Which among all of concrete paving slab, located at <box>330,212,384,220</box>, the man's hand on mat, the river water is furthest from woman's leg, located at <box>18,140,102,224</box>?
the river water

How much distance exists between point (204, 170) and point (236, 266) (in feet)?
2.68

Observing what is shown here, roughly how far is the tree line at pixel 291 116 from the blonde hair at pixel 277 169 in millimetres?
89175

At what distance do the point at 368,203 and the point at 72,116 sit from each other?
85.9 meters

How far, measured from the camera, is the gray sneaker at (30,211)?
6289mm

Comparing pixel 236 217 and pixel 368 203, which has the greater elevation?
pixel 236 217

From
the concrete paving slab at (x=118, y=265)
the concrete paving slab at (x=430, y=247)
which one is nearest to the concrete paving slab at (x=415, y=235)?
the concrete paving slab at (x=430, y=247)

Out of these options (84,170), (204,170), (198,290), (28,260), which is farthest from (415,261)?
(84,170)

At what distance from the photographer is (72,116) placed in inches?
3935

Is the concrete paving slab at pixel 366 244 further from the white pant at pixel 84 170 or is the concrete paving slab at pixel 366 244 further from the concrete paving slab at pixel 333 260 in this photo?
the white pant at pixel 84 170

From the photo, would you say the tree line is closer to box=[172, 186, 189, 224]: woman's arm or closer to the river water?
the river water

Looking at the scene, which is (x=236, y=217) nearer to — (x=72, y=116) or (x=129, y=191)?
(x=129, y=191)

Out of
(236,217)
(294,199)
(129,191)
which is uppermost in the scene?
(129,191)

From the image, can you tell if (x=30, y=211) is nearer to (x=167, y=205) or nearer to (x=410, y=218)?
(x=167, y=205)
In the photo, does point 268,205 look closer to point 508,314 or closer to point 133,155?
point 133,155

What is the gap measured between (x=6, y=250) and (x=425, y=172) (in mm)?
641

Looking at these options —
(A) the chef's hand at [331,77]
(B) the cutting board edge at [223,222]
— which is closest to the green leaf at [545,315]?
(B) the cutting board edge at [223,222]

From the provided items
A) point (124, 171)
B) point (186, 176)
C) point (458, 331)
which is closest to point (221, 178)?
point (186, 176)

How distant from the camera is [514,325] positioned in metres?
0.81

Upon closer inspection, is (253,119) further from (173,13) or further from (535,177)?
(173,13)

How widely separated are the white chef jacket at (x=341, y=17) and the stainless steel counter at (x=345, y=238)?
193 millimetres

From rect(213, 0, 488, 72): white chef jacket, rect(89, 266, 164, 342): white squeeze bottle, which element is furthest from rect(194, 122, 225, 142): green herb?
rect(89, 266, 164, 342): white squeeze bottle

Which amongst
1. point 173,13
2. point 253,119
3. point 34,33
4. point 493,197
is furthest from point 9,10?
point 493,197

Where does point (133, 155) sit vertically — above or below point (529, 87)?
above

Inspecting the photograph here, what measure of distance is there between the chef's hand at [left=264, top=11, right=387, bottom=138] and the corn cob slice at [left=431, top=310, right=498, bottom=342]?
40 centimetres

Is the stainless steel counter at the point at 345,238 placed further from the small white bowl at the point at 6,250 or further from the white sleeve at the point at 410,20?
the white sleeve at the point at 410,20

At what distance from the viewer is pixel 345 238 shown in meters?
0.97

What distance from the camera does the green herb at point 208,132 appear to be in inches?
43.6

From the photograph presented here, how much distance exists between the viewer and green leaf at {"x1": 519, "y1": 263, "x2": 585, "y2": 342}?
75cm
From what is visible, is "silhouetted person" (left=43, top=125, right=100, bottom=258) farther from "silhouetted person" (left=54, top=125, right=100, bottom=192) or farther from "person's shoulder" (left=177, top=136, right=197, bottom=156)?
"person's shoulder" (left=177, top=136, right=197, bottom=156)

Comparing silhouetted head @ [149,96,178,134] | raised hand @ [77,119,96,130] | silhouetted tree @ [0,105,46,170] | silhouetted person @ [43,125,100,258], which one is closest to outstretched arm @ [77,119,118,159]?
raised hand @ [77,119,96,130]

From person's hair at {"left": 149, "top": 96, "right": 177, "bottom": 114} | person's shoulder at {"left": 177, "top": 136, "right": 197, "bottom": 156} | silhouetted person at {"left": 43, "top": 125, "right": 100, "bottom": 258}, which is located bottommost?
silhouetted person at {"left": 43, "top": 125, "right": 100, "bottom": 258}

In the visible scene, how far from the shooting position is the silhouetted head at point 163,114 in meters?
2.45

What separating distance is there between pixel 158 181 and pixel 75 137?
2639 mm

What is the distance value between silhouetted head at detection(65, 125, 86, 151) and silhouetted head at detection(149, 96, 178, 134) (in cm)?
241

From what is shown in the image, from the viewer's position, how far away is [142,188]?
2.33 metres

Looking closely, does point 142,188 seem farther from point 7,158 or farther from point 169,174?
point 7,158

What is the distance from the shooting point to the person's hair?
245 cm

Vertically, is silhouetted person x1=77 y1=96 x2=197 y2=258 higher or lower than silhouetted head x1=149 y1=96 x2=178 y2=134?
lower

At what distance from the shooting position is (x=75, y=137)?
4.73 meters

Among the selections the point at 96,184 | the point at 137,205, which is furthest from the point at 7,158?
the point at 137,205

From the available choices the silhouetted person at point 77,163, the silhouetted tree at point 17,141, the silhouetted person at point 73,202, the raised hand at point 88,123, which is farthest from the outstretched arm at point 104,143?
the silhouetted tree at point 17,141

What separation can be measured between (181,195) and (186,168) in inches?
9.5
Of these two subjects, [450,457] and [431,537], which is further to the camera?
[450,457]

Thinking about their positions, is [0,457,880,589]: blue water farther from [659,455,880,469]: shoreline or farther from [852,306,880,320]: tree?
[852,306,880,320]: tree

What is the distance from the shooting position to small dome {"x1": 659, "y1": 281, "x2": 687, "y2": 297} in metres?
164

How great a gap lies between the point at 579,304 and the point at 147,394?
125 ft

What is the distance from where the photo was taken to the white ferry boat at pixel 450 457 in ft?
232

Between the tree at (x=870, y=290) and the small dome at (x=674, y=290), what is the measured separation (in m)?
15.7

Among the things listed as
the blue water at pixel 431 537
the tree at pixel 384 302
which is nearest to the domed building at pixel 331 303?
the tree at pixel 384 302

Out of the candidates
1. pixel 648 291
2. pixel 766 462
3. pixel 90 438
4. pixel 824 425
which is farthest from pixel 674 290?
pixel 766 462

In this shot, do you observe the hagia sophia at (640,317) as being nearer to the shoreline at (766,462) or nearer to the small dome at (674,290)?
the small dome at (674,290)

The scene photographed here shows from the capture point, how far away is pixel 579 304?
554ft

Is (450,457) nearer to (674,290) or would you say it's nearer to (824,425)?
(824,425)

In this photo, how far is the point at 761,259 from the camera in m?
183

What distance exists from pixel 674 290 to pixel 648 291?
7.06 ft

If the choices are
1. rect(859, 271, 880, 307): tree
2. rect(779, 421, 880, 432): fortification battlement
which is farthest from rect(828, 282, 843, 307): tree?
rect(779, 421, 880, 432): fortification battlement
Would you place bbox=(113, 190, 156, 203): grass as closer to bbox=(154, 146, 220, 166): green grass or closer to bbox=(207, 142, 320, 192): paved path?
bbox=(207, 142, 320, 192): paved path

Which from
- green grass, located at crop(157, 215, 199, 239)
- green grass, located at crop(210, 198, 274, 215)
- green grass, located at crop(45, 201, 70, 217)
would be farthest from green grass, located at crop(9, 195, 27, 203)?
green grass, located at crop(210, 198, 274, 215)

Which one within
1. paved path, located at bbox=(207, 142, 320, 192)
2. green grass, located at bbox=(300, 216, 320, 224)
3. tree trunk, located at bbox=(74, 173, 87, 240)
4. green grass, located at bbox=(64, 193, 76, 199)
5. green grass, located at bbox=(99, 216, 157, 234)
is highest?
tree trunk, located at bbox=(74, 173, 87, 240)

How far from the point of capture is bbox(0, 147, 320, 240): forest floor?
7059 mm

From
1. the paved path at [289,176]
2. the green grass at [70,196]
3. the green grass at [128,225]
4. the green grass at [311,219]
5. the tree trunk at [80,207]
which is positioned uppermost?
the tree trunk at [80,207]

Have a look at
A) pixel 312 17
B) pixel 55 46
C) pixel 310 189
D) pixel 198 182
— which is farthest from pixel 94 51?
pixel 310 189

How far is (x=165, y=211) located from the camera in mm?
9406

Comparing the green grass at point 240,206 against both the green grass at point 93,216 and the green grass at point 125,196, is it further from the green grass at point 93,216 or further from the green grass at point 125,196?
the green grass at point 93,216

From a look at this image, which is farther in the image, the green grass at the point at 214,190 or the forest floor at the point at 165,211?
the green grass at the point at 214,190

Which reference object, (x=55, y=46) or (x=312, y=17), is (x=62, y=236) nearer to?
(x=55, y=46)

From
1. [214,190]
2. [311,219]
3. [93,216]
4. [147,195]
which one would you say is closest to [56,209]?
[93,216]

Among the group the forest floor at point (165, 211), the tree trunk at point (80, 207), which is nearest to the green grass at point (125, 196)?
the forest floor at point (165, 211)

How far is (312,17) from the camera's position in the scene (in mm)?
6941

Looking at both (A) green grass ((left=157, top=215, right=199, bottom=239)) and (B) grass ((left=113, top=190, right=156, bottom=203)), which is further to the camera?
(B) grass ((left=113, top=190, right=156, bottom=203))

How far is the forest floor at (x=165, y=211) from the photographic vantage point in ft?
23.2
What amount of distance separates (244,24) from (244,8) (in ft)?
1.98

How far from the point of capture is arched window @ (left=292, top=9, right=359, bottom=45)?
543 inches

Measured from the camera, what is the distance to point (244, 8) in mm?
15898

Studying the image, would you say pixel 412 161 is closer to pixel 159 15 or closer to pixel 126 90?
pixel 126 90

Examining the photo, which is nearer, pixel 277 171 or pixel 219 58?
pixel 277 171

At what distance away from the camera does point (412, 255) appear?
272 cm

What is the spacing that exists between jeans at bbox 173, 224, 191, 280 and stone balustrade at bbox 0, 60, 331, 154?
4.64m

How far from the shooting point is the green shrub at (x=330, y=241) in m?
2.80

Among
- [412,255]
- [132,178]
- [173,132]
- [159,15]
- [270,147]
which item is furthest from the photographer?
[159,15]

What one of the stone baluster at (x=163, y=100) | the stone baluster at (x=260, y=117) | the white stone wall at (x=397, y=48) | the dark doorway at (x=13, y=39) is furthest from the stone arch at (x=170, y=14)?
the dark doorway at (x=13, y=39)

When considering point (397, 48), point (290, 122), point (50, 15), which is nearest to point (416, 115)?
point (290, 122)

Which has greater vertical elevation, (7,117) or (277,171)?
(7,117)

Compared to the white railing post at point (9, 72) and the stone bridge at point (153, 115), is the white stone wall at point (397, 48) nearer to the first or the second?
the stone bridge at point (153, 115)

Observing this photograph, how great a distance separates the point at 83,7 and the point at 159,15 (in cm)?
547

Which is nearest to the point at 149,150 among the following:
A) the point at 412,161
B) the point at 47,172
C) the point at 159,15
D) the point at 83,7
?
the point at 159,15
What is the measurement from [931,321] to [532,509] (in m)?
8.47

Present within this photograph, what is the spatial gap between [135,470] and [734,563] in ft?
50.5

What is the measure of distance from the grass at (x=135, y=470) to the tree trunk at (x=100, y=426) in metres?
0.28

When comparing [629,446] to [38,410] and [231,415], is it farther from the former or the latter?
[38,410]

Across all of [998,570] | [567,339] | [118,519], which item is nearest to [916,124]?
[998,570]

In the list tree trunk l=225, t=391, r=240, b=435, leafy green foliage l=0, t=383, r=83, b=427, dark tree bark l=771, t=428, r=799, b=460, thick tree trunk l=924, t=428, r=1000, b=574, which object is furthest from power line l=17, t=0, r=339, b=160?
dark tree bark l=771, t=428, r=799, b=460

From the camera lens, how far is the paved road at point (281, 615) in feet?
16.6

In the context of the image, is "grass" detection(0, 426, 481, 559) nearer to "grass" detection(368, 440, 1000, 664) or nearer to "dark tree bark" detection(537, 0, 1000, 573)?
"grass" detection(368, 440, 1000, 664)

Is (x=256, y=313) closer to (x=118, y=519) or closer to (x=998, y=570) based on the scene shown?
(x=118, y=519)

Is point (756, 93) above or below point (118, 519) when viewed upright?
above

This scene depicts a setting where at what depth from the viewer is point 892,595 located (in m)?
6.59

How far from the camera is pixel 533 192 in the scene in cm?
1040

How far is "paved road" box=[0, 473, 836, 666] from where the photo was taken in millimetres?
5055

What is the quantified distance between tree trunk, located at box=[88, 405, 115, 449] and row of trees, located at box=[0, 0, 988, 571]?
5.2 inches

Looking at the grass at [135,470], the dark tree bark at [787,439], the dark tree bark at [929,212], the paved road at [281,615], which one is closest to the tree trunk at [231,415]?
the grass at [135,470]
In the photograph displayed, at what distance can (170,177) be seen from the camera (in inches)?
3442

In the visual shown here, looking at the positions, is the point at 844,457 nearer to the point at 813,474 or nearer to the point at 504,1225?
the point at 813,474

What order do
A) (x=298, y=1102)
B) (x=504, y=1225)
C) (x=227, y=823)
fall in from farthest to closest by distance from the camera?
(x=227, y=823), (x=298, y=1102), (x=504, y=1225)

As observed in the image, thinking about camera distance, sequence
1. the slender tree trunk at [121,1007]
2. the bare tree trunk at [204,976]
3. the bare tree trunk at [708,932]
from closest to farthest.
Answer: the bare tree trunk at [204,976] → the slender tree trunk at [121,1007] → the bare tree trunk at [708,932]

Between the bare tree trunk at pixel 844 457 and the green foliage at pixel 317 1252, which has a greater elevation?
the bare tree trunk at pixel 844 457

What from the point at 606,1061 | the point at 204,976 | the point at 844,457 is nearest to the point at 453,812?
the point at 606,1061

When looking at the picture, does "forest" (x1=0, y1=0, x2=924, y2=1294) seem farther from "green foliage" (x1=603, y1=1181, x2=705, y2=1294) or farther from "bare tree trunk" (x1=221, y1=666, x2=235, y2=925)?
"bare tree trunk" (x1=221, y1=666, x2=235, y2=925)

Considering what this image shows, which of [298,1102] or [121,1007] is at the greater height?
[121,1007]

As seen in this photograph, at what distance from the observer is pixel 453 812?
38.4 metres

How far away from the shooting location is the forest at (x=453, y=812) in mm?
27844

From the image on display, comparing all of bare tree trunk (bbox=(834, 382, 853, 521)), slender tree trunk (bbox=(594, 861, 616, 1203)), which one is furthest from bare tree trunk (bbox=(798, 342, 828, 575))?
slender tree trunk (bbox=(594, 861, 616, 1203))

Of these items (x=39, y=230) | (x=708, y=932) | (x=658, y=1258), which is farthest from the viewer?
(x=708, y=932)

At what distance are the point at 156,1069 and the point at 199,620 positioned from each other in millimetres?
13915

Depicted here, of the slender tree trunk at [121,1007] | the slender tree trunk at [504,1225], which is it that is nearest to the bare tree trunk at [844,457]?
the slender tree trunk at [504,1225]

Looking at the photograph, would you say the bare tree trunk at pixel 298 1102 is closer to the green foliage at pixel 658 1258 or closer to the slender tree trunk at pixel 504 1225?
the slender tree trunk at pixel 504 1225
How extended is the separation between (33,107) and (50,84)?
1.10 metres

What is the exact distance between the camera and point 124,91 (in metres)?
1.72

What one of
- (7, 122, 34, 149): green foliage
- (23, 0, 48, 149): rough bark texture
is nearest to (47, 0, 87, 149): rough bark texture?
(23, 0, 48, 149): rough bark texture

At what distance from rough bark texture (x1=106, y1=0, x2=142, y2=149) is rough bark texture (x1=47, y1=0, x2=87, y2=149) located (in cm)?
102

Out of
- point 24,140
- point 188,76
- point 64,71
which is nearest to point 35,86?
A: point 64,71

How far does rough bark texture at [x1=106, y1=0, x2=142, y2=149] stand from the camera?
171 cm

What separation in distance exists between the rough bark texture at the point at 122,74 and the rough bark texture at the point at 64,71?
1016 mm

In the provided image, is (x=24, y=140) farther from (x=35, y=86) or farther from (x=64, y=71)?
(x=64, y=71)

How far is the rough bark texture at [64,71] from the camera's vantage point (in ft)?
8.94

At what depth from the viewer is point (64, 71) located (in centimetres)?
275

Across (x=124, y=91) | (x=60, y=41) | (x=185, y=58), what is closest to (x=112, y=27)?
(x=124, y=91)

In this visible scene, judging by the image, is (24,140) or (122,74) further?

——————————

EXERCISE PROMPT:
Repeat word for word every line from the one that holds "How extended is" to the end. Both ends count.

SOLVED PROBLEM:
How extended is the separation between (33,107) and (50,84)?
1.10 metres

What is the exact distance between the camera and point 124,91 (in metres)?
1.72

What one of
- (7, 122, 34, 149): green foliage
- (23, 0, 48, 149): rough bark texture
is nearest to (47, 0, 87, 149): rough bark texture?
(23, 0, 48, 149): rough bark texture

At what distance from rough bark texture (x1=106, y1=0, x2=142, y2=149) is rough bark texture (x1=47, y1=0, x2=87, y2=149) located (in cm)?
102

Out of
- point 24,140
- point 188,76
- point 64,71
which is nearest to point 35,86?
A: point 64,71

How far does rough bark texture at [x1=106, y1=0, x2=142, y2=149] stand from the camera?
171 cm

What separation in distance exists between the rough bark texture at the point at 122,74 and the rough bark texture at the point at 64,71?
1016 mm

In the provided image, is (x=24, y=140) farther from (x=35, y=86) or farther from (x=64, y=71)?
(x=64, y=71)

How far is the rough bark texture at [64,71] from the camera's vantage point (in ft)?
8.94

At what depth from the viewer is point (64, 71) located (in centimetres)?
275

Across (x=124, y=91) | (x=60, y=41) | (x=185, y=58), what is closest to (x=112, y=27)?
(x=124, y=91)

In this visible scene, judging by the image, is (24,140) or (122,74) further?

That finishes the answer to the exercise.